Task to complete - Rewrite the rows from the line containing "What is the overall" through the end of the rows, changing "photograph" to "image" and keeping everything else the same.

Excerpts of spatial question data
▼▼▼
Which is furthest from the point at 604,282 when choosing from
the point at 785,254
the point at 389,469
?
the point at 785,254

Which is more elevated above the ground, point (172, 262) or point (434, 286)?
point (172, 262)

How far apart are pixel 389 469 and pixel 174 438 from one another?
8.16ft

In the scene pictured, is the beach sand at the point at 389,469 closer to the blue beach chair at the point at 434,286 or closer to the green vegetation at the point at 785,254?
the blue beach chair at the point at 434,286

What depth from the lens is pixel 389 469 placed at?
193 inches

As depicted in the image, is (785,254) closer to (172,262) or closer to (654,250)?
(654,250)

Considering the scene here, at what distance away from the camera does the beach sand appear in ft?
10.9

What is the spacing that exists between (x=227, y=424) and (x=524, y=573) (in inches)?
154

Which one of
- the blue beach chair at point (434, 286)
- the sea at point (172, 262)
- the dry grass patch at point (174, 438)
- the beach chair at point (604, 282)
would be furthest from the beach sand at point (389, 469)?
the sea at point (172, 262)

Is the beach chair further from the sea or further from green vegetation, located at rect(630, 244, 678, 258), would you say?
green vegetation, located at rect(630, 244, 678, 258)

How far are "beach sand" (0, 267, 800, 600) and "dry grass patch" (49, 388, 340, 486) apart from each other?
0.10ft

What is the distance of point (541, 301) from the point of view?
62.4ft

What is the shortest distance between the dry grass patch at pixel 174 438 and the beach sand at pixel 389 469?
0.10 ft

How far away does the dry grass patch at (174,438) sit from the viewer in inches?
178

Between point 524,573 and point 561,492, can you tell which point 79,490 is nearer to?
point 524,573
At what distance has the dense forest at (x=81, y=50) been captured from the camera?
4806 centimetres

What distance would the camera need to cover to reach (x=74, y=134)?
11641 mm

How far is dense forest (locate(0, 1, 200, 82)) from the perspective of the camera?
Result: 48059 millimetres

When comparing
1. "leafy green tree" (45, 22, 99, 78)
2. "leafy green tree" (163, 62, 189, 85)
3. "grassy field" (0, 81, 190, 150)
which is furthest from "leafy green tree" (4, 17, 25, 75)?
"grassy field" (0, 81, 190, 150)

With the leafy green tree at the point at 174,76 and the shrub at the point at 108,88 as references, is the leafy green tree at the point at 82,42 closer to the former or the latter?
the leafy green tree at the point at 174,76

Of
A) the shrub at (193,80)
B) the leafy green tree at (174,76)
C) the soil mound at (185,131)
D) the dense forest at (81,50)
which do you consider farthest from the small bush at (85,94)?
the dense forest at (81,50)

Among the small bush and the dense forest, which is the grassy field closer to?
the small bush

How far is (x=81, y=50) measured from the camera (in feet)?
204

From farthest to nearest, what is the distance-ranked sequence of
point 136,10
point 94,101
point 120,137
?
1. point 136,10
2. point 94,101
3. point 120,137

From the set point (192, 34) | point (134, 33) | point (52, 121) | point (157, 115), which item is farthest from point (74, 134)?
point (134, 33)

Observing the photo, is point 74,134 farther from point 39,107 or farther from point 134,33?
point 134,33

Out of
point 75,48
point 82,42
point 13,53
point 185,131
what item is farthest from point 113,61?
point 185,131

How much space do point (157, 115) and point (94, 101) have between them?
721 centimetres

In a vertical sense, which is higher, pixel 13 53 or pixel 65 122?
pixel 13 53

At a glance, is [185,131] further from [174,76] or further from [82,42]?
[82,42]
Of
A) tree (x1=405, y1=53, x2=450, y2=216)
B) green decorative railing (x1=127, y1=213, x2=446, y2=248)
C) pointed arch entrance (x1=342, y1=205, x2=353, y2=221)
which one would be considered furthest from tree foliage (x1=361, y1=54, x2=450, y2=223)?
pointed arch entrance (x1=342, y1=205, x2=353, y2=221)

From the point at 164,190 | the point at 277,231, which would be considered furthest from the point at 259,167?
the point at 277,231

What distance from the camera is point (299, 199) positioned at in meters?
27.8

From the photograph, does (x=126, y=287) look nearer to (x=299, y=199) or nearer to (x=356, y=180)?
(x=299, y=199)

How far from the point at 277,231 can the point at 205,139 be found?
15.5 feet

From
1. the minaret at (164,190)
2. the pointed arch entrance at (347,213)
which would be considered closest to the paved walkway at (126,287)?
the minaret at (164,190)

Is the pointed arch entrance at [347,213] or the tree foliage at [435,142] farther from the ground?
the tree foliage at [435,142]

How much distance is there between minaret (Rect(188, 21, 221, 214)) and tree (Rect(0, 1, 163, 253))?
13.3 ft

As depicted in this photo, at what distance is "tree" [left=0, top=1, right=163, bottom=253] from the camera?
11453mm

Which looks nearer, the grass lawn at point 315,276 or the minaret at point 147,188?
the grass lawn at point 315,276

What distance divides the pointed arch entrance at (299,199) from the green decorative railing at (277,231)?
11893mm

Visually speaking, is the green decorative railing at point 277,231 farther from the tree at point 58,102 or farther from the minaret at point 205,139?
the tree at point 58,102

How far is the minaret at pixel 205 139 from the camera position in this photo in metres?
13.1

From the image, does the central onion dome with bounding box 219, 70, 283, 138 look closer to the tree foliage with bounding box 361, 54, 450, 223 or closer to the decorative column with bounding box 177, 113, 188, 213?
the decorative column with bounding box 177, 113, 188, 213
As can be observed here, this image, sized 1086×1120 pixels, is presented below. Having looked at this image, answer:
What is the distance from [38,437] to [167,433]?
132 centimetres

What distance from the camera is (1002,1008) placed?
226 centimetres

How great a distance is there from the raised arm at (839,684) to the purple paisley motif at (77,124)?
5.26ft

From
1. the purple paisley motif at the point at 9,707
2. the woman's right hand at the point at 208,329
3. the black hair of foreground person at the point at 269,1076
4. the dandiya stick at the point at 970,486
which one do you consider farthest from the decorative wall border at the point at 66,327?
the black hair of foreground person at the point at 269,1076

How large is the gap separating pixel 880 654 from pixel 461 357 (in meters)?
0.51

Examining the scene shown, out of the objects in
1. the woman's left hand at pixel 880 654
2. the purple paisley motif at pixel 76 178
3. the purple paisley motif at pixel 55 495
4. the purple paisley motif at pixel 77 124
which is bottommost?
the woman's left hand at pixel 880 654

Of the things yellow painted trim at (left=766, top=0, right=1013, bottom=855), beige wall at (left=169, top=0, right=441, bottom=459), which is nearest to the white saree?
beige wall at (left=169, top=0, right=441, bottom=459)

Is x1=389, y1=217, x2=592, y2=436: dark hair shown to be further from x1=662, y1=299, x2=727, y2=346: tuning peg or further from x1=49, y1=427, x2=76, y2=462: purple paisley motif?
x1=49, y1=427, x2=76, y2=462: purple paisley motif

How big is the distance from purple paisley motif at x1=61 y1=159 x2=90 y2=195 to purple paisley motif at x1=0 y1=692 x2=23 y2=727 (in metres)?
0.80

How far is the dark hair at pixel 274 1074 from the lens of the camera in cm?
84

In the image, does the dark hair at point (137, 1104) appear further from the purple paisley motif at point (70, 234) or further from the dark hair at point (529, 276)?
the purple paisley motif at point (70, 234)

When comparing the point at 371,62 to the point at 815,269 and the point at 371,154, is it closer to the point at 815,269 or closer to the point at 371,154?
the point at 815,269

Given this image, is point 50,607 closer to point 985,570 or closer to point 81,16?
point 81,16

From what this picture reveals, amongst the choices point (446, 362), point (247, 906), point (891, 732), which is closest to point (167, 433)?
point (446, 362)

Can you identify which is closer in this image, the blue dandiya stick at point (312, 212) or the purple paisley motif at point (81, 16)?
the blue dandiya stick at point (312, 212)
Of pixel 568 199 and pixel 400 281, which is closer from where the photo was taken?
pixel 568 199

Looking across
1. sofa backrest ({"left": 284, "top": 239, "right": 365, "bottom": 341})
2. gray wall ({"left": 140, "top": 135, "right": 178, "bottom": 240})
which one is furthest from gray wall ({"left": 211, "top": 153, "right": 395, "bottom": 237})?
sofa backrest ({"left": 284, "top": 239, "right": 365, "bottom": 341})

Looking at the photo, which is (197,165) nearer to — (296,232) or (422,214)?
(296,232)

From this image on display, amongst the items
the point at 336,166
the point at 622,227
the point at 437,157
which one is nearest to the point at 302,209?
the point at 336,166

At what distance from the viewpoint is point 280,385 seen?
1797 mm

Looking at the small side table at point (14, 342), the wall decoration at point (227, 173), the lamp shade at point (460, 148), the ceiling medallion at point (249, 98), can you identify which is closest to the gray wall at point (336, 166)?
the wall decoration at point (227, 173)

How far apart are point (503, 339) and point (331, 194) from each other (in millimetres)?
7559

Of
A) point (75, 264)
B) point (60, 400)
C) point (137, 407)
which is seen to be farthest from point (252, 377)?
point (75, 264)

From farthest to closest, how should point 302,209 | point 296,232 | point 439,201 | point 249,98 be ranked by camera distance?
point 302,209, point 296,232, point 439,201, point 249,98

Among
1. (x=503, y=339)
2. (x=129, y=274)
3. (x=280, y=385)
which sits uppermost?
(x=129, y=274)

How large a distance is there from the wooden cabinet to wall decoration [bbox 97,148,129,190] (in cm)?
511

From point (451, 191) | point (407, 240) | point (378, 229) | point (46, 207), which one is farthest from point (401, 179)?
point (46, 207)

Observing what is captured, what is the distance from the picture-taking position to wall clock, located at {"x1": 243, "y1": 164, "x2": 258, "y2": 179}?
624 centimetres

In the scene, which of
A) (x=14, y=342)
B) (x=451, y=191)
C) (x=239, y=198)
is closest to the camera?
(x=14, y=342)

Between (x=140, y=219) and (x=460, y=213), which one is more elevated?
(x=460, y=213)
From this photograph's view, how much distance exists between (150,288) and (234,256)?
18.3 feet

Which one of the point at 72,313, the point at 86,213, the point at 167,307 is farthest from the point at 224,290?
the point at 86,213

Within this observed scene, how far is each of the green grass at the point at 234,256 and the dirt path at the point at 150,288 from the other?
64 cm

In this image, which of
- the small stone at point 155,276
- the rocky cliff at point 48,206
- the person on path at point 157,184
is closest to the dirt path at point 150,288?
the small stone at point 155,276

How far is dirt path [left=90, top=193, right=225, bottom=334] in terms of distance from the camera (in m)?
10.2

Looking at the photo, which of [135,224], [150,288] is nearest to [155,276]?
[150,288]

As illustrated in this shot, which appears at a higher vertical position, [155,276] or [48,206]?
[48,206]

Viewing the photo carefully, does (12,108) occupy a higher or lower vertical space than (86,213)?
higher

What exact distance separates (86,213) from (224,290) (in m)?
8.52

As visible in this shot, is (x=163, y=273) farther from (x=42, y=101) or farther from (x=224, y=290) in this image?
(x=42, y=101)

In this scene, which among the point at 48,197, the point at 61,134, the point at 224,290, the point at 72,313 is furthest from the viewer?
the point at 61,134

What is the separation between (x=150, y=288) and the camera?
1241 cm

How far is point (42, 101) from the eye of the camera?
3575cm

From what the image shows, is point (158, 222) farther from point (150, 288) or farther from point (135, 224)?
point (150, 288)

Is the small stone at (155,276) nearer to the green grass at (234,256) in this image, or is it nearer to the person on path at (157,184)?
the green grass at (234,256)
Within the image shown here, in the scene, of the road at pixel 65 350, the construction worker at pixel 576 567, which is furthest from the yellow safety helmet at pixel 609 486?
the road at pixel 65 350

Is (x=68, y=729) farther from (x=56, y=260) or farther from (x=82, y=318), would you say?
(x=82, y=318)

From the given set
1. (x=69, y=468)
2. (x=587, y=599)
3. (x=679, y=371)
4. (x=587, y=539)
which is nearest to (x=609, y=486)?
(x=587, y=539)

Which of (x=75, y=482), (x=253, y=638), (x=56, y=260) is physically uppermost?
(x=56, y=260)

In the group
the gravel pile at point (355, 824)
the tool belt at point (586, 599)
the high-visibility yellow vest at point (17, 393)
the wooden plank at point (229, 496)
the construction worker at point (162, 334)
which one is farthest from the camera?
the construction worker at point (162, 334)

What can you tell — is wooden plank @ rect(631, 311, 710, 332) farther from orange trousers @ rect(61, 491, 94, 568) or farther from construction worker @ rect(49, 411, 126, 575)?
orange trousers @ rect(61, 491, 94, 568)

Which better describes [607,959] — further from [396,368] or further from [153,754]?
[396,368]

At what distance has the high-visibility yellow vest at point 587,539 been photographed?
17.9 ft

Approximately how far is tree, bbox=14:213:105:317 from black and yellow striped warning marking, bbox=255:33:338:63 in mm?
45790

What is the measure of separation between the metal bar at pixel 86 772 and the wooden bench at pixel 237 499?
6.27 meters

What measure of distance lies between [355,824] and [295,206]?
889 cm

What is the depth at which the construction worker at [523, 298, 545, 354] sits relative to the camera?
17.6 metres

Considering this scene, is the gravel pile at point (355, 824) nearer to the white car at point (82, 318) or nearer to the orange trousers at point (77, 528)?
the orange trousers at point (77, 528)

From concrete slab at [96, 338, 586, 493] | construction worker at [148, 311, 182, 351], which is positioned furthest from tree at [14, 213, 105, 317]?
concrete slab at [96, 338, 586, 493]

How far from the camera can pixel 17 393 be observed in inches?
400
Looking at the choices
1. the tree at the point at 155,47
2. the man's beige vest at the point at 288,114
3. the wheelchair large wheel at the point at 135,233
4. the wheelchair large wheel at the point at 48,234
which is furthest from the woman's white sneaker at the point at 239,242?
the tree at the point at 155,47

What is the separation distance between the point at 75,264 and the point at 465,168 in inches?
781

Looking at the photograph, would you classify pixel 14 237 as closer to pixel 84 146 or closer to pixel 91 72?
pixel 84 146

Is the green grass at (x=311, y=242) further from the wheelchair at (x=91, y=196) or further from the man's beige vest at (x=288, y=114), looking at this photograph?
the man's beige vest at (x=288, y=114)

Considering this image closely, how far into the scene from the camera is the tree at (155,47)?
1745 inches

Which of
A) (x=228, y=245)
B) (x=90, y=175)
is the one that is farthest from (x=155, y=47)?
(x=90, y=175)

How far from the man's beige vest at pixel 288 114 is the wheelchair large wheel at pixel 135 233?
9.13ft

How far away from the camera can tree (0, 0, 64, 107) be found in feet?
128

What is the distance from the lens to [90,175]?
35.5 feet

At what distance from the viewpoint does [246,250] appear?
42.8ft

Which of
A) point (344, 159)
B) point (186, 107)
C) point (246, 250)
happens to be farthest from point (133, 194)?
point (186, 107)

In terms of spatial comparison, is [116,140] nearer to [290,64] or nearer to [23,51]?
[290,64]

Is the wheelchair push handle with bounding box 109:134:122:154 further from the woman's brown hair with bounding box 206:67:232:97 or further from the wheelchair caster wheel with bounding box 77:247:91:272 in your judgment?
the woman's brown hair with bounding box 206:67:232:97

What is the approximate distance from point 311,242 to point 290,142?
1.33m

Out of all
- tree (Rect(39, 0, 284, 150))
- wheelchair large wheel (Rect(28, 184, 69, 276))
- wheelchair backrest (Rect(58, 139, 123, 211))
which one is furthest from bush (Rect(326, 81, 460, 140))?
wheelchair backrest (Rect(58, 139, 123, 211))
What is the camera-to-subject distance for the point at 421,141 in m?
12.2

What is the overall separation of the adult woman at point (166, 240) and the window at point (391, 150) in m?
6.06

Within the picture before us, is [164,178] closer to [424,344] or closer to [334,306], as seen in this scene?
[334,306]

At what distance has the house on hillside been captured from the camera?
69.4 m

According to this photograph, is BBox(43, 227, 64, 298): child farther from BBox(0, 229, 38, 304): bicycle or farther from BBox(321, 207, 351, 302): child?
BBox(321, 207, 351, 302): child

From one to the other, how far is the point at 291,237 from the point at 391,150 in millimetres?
▲▲▲
Solution to this problem -
What is the overall separation of the adult woman at point (166, 240) and the window at point (391, 150) in m?
6.06

Within the picture before us, is [164,178] closer to [424,344] or closer to [334,306], as seen in this scene?
[334,306]

At what distance has the house on hillside been captured from the camera?
69.4 m

According to this image, is BBox(43, 227, 64, 298): child farther from BBox(0, 229, 38, 304): bicycle or farther from BBox(321, 207, 351, 302): child?
BBox(321, 207, 351, 302): child

From one to the other, how far is the point at 291,237 from the point at 391,150 in millimetres?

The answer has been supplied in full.